╭──

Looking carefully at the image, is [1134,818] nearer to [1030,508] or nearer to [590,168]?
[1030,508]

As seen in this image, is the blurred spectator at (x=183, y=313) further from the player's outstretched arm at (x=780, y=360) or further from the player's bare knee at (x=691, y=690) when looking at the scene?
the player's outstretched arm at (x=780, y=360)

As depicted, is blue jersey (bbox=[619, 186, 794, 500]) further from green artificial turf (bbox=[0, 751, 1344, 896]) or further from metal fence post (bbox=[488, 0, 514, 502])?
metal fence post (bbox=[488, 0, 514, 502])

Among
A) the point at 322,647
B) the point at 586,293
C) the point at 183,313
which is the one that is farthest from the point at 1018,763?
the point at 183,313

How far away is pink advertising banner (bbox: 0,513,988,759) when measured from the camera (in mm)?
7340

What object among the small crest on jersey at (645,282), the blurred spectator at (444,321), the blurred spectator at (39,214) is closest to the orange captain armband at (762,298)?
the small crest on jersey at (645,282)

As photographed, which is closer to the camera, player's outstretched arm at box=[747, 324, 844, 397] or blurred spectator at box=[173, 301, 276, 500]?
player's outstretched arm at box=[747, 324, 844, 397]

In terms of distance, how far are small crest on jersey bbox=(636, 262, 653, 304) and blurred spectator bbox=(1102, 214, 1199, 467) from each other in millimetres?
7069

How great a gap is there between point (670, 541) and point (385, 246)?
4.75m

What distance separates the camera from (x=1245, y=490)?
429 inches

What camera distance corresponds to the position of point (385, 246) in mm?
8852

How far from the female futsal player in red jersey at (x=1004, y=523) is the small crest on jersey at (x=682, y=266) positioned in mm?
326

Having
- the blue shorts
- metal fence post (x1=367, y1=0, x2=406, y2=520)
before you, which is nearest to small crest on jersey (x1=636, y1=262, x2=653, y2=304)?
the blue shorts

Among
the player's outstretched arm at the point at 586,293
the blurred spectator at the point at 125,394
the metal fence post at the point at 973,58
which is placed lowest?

╰──

Render every line of the items above as a numbered list, leaving out the blank lines.

> _TASK ANSWER_
1. Looking carefully at the image, is [1134,818] nearer to [1030,508] or nearer to [590,168]?
2. [1030,508]
3. As seen in this image, is the blurred spectator at (x=183, y=313) further from the player's outstretched arm at (x=780, y=360) or further from the player's bare knee at (x=691, y=690) when looking at the scene?
4. the player's outstretched arm at (x=780, y=360)
5. As depicted, is blue jersey (bbox=[619, 186, 794, 500]) further from green artificial turf (bbox=[0, 751, 1344, 896]) or further from metal fence post (bbox=[488, 0, 514, 502])?
6. metal fence post (bbox=[488, 0, 514, 502])
7. Among
8. A) the point at 322,647
9. B) the point at 586,293
10. C) the point at 183,313
11. which is the one that is farthest from the point at 1018,763?
12. the point at 183,313
13. How far away is pink advertising banner (bbox: 0,513,988,759) when measured from the camera (in mm)?
14. 7340
15. What object among the small crest on jersey at (645,282), the blurred spectator at (444,321), the blurred spectator at (39,214) is closest to the orange captain armband at (762,298)?
16. the small crest on jersey at (645,282)
17. As photographed, which is closer to the camera, player's outstretched arm at box=[747, 324, 844, 397] or blurred spectator at box=[173, 301, 276, 500]?
18. player's outstretched arm at box=[747, 324, 844, 397]
19. In terms of distance, how far are small crest on jersey bbox=(636, 262, 653, 304) and blurred spectator bbox=(1102, 214, 1199, 467) from each other in millimetres?
20. 7069
21. How great a gap is there between point (670, 541) and point (385, 246)?
22. 4.75m
23. What distance separates the camera from (x=1245, y=490)?
24. 429 inches
25. What camera distance corresponds to the position of point (385, 246) in mm?
26. 8852
27. How far from the female futsal player in red jersey at (x=1004, y=523) is the small crest on jersey at (x=682, y=266) positioned in mm?
28. 326
29. Having
30. - the blue shorts
31. - metal fence post (x1=367, y1=0, x2=406, y2=520)
32. before you, which is nearest to small crest on jersey (x1=636, y1=262, x2=653, y2=304)?
33. the blue shorts
34. Among
35. the player's outstretched arm at the point at 586,293
36. the blurred spectator at the point at 125,394
37. the metal fence post at the point at 973,58
38. which is placed lowest?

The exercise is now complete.